FGTE CFDT Mise au point à propos de l'assurance maladie

FGTE CFDT MISE AU POINT A PROPOS DE L’ASSURANCE-MALADIE

La presse a prétendu que la CFDT avait voté au Conseil d’Administration de la Caisse Nationale d’Assurance Maladie « pour » le projet de loi réformant l’assurance-maladie. En réalité, la CFDT (ainsi par exemple que la Fédération Nationale de la Mutualité Française) a approuvé un avis critique sur ce projet.

Le CA de la CNAM précise notamment dans quel cadre il se prononce : « au-delà des mesures financières proposées qui ne semblent pas suffisantes pour répondre au double enjeu d’organisation du système et de retour à l’équilibre, ni ne marquent de progression vers la nécessaire transparence des rapports financiers entre l’Etat et l’Assurance Maladie, le conseil d’administration de la CNAMTS a souhaité s’exprimer sous forme d’un avis motivé et argumenté sur les mesures d’organisation de l’assurance maladie et d’action sur le système de soins. »
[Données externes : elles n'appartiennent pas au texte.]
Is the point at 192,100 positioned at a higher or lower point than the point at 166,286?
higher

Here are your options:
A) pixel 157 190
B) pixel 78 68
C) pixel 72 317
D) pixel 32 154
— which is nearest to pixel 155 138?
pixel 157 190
L’avis est une critique assortie de propositions qui développe notamment le fait que :

« le service médical rendu doit prévaloir à la définition des critères de remboursement »,

« la fraude qui doit être combattue doit aussi être clairement distinguée du mauvais usage du système de soins »,

pour le dossier médical informatisé, « l’avis de la Commission Nationale Informatique et Libertés devrait être recueilli afin que les conditions d’accès aux données et le champ des données accessibles soient ajustées strictement à la finalité de ce partage d’information »,

« le projet de loi ne traite pour l’essentiel que des soins curatifs, omettant des aspects essentiels de la prise en charge des patients qui doit inclure dans une démarche cohérente, soins préventifs, curatifs et palliatifs »,

l’assuré doit être incité à choisir un médecin traitant chargé de le guider dans le système de soins, mais seuls les tarifs opposables peuvent garantir une égalité d’accès aux soins. En effet, « poser le principe d’une liberté tarifaire pour tous les actes des médecins spécialistes qui ne seraient pas réalisés à la demande d’un médecin traitant conduirait à avantager les professionnels lorsque leur patient ne s’inscrit pas dans une utilisation rationnelle du système de soins, à fixer la valeur d’un acte médical en fonction de la capacité contributive du patient, à accroître, conséquemment, les inégalités régionales d’ores et déjà constatées, au détriment des zones géographiques à plus faible pouvoir d’achat, et à entretenir des inégalités entre médecins qu’aucun contenu médical ne justifie »,

« le ticket modérateur, même forfaitaire et non pris en charge par les complémentaires, n’est pas un outil de responsabilisation des patients »,

« si les incitations s’avèrent insuffisantes, la collectivité doit engager des actions plus résolues pour une meilleure répartition des professionnels sur le territoire ».

 

Le Ministre de la Santé DOUSTE-BLAZY a lui-même laissé entendre au Parlement que le vote de cet avis par la CNAM valait approbation majoritaire du projet de loi. Cet amalgame, dénoncé aussitôt par la CFDT, illustre une nouvelle fois une conception du dialogue social qui cherche à instrumentaliser les organisations syndicales.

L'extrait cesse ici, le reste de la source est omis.